- ÉNONCÉ 1
Résumez en trois phrases le texte ci-dessous qui présente un manga sur la Chine de Mao Zedong.
- ÉNONCÉ 2
Reprenez la présentation du manga sur la Chine de Mao Zedong et prolongez-la à la suite de sa dernière phrase.

- TEXTE À LIRE
Un manga tout à fait inédit car raconté de l'intérieur par un auteur chinois qui a vécu la vertigineuse ascension du Communisme de Mao Zedong. Cette autobiographie nous fait partager la destinée folle des Chinois enfantés par Mao Zedong dans les années 50, et parvenus aujourd'hui, de révolutions en contre-révolutions, aux rênes de la Chine moderne. C'est un voyage passionnant dans le temps, mêlant nostalgie et prise de conscience, respectant fidèlement les faits et les repères historiques via une approche quasiment clinique du sujet. À l'aide d'un graphisme déroutant, emprunté à la BD de propagande, on comprend enfin comment le politique s'inscrit dans le quotidien des 1,3 milliard de Chinois.


Tome 2 :

La Chine est en deuil ! Le grand timonier, Mao Zedong, est mort ! Désemparés, déboussolés, le peuple chinois est sous le choc. Que va devenir la révolution culturelle ? Alors que des jours sombres s’annoncent, un télégramme averti le peuple que la bande des 4 (Zhang Chunqiao, Wang Hongwen, Yao Wenyuan et Jiang Qing, épouse de Mao) , investigateur sous Mao de la révolution culturelle, est arrêtée ! Une ère nouvelle souffle sur la Chine. Le moment est venu pour Xiao Li d’entrer dans le parti…
« Un parti pour lequel il faut donner sa vie, un parti qui doit primer sur l’intérêt propre, sur la famille sur les amis » comme le dit si bien son père…


Les auteurs :

Li Kunwu est un des rares artistes chinois de sa génération à s'être, tout au long de sa carrière, exclusivement dédié au 9ème art et à en vivre. En 30 ans d'activité, plus d'une trentaine de ses ouvrages ont été édités en Chine, et il a été publié dans les magazines de BD chinois les plus emblématiques tels que
Lianhua Huabao, Humo Dashi, etc.

- DONNÉES FOURNIES
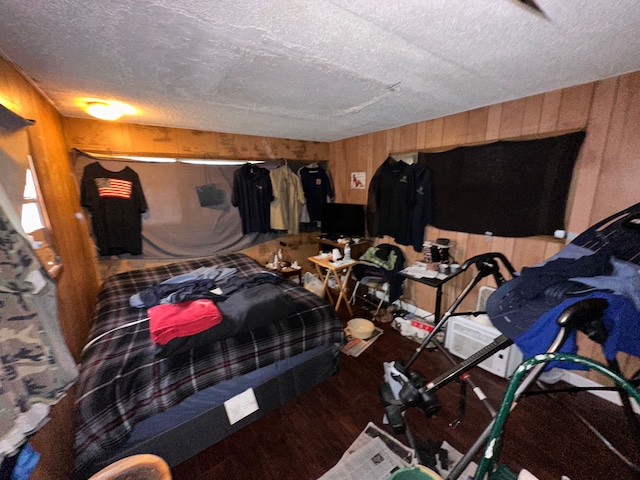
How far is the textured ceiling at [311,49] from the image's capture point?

- RÉPONSE RÉDIGÉE 1
Ce manga autobiographique, raconté de l'intérieur par un auteur chinois, retrace la destinée des Chinois nés sous Mao Zedong dans les années 50 et parvenus aujourd'hui aux rênes de la Chine moderne. Grâce à un graphisme emprunté à la BD de propagande, il montre comment la politique s'inscrit dans le quotidien des Chinois. Le tome 2 s'ouvre sur la mort de Mao et l'arrestation de la bande des 4, au moment où Xiao Li doit entrer dans le parti, et l'un des auteurs, Li Kunwu, a consacré toute sa carrière à la bande dessinée, avec plus d'une trentaine d'ouvrages édités en Chine.

- RÉPONSE RÉDIGÉE 2
D'abord spécialisé dans la BD de propagande, il s'est ensuite orienté vers l'étude des minorités culturelles chinoises dont sa province, le Yunnan, est si riche. Il est membre du Parti communiste chinois et administrateur de l'Association des artistes du Yunnan et de l'Institut chinois d'étude du dessin de presse.

P. Ôtié, dont il s'agit du premier ouvrage de bande dessinée, a vécu en Extrême-Orient pendant plus d'une dizaine d'années.




Extrait :

Bienvenue à ce cours ! La plupart d'entre vous n'ont pas pu étudier à cause de la Révolution Culturelle ? Eh bien, ce cours est là pour vous aider à rattraper le temps perdu !

Deng Xiaoping a dit : "Peu importe que le chat soit blanc ou noir. S'il attrape les souris, c'est un bon chat" ! Eh bien, ce cours est là pour vous enseigner à attraper les souris...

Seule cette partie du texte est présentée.